Background: Most patients fully recover from coronavirus disease 2019 (COVID-19) but, due to unknown mechanisms, a subset of them can develop chronic lung sequelae. We hypothesized that these sequelae are related to alterations of their immune response.

Objectives: To explore the association between the long term lung sequelae and abnormalities of the immune response.

Methods: Lung function and blood samples of COVID19 patients were obtained at months 6 and 12 post hospital discharge. Pulmonary sequelae were defined as DLCO < 80%. In plasma of n= 166 patients we determined n=188 inflammation and organ damage proteins (by Olink) and the presence of autoantibodies; and in a subset (n=40) we assessed the presence of virus specific T cells.
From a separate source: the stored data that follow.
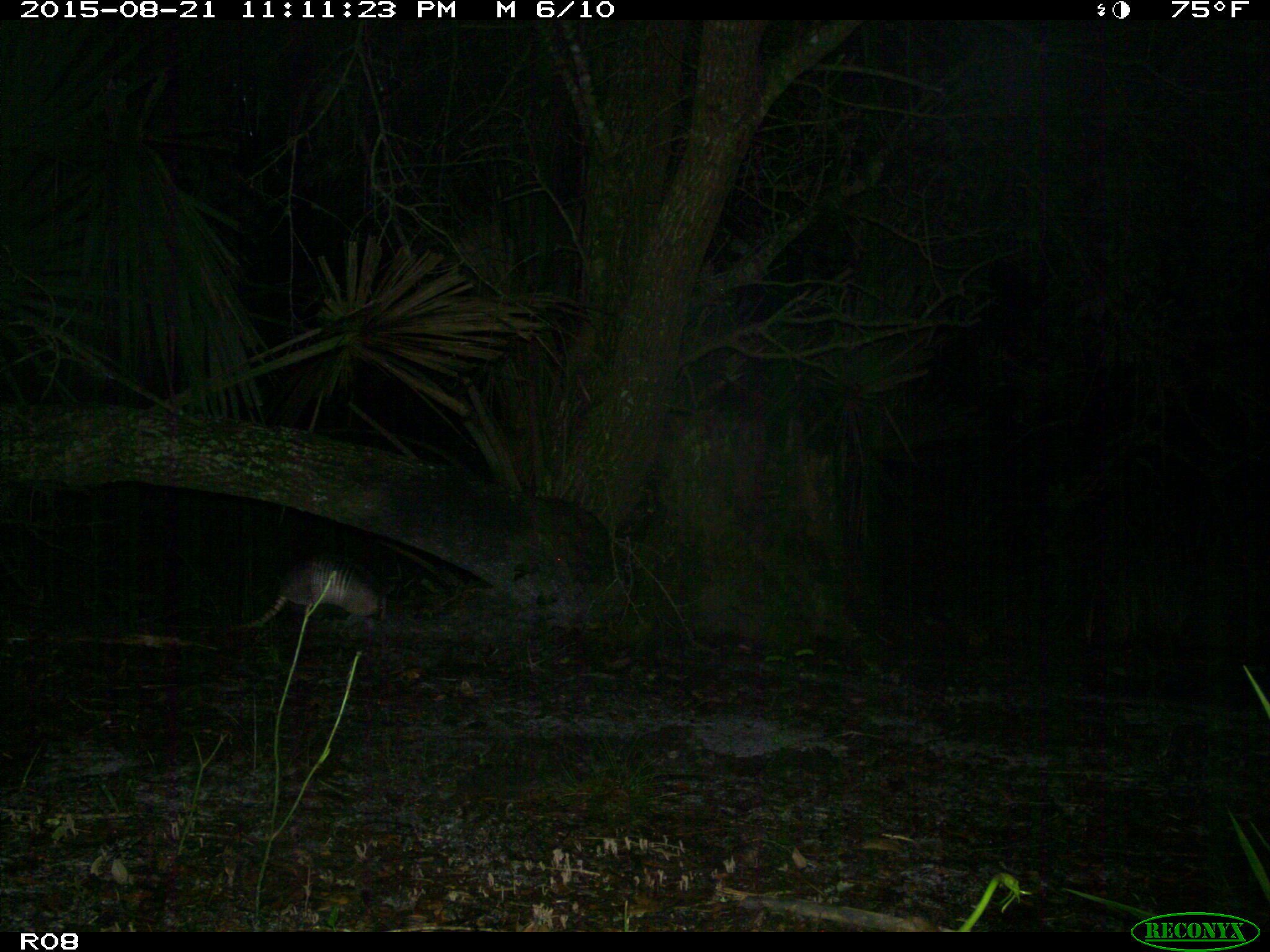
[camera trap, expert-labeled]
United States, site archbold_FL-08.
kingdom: Animalia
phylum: Chordata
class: Mammalia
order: Cingulata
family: Dasypodidae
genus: Dasypus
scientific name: Dasypus novemcinctus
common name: nine-banded armadillo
Results: At 12 months, patients with lung sequelae presented: (1) increased levels of plasma inflammatory mediators (i.e. KIM1, PTN, IL6, ADGRG1, CXCL9, NPPC, CALCA, CCL3, EN-RAGE, IFNg, CCL19), of those, the expression of CCL19, CCL3 and EN-RAGE was higher at 12 than 6 months; (2) increased frequency of autoreactive autoantibodies, specifically the antinuclear ones; (3) higher proportion of virus specific T cells vs fully recovered patients (82% vs. 50%) and (4) under stimulation, the proportion of exhausted CD8 CD28- cells correlated with a worsening of DLCO from 6 to 12 months.

Conclusions: Patients with pulmonary sequelae had evidence of immune abnormalities, including plasma inflammatory mediators, autoantibodies and persistence of virus specific T cell.